Because I want to be considered perfect, to touch people’s lives and be a shining example. So many people have said since I was young that I had strong leadership qualities and that I needed to live in a way that others could look up to me, that I strived for a level of perfection that doesn’t exist. So much so, that any tiny mistake or flaw left me questioning my gifts, talents, skills and leadership abilities. Especially in the church.

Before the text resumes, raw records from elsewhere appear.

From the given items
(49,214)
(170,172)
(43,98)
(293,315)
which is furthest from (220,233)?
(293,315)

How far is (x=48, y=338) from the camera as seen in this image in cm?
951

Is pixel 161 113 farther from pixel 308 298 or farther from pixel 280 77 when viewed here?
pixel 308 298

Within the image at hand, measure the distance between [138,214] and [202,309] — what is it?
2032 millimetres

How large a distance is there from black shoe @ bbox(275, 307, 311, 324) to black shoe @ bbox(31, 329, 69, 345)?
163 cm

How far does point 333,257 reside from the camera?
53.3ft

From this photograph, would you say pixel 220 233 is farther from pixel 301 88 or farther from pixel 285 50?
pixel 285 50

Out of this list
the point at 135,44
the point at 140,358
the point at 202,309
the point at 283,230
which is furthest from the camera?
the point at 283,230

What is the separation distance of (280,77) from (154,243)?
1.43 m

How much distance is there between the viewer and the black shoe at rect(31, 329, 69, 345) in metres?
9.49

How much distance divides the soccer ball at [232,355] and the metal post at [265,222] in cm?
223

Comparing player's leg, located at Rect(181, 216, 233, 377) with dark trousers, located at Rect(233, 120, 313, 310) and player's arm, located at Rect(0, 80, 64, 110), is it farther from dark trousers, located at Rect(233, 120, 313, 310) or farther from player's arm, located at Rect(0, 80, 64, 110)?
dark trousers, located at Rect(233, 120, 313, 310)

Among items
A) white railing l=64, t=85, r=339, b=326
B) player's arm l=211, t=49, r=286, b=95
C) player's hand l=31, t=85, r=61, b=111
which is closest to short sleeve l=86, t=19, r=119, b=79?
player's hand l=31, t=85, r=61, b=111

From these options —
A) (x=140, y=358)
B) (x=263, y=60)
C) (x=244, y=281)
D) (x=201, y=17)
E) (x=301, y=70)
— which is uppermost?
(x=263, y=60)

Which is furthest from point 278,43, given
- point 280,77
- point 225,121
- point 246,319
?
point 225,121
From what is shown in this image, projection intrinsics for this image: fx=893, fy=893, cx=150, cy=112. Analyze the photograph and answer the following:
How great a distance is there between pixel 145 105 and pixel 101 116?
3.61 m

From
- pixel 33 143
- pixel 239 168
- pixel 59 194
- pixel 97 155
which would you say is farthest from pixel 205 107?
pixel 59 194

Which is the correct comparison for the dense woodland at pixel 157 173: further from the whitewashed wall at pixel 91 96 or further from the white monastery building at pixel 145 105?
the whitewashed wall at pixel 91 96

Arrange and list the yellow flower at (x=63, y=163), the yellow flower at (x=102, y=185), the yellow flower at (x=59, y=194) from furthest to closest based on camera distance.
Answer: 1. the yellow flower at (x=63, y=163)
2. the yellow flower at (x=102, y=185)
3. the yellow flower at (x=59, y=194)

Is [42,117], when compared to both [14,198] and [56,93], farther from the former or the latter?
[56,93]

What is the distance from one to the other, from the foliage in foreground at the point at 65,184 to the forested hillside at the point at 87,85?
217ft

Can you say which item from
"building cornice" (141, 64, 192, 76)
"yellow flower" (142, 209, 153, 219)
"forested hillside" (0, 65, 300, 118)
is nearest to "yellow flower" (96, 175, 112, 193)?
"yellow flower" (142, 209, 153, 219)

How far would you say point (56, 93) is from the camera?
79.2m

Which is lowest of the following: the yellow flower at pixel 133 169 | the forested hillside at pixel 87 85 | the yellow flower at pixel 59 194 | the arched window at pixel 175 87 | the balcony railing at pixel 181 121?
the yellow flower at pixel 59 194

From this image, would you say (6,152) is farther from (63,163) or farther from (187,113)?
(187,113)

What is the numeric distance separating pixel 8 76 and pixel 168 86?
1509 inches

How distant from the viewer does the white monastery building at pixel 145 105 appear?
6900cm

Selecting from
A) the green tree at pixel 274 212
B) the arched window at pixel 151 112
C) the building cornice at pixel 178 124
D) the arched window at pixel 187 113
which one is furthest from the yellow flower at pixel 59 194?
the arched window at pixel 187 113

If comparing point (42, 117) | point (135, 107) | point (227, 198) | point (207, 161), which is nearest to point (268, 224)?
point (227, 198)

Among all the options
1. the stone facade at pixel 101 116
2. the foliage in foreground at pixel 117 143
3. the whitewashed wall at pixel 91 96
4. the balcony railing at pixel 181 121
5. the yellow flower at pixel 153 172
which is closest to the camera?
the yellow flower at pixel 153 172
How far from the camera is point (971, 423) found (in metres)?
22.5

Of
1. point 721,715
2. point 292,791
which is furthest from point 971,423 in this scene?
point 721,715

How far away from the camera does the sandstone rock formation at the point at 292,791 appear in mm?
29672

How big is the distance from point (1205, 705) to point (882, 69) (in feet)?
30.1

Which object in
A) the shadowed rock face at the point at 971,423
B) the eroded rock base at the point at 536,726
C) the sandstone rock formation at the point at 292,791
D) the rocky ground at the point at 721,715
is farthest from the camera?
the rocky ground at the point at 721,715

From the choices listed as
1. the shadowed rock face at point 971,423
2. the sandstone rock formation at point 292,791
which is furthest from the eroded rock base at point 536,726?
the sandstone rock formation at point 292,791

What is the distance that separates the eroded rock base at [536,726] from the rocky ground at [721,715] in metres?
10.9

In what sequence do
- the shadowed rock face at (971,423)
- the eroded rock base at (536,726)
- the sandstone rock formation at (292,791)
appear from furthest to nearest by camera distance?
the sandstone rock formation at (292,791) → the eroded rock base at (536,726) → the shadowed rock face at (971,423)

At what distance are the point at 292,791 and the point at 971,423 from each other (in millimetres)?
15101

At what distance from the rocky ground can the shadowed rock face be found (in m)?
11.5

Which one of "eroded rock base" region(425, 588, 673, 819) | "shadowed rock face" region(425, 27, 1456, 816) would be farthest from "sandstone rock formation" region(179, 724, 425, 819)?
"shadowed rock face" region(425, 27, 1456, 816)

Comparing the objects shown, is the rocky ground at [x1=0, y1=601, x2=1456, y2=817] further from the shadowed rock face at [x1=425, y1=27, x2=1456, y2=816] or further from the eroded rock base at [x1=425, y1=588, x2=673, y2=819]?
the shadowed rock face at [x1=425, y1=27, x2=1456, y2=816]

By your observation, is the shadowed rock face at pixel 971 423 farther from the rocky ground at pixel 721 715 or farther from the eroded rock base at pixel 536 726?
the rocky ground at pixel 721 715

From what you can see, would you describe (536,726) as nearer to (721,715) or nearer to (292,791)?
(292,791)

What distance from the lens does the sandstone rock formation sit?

I guess I took this passage (Matthew 5:48) out of context and strived so hard to be perfect, with no room for mistakes. I wanted to be essentially flawless, like a great piece of artwork, something to be admired.
But that meant doing what I could to please people and be considered perfect in their eyes. And at the expense of pleasing God, my actual Creator. I was a people pleaser for years.
Time is changing though. I’m breaking my mindset and challenge others as well. To see ourselves as God sees us. Yes, I am flawed, yes I’ll make mistakes, but I am still one of God’s greatest masterpieces. I’m made in His image, so how can I be a mistake? I’m not perfect yet, but I’m a masterpiece in progress. And the more I walk and believe it, the more confident I will become in who I am and who God has designed me to be.
I appreciate you for following my journey thus far, and I invite you to stick close, because this is going to be an exciting adventure!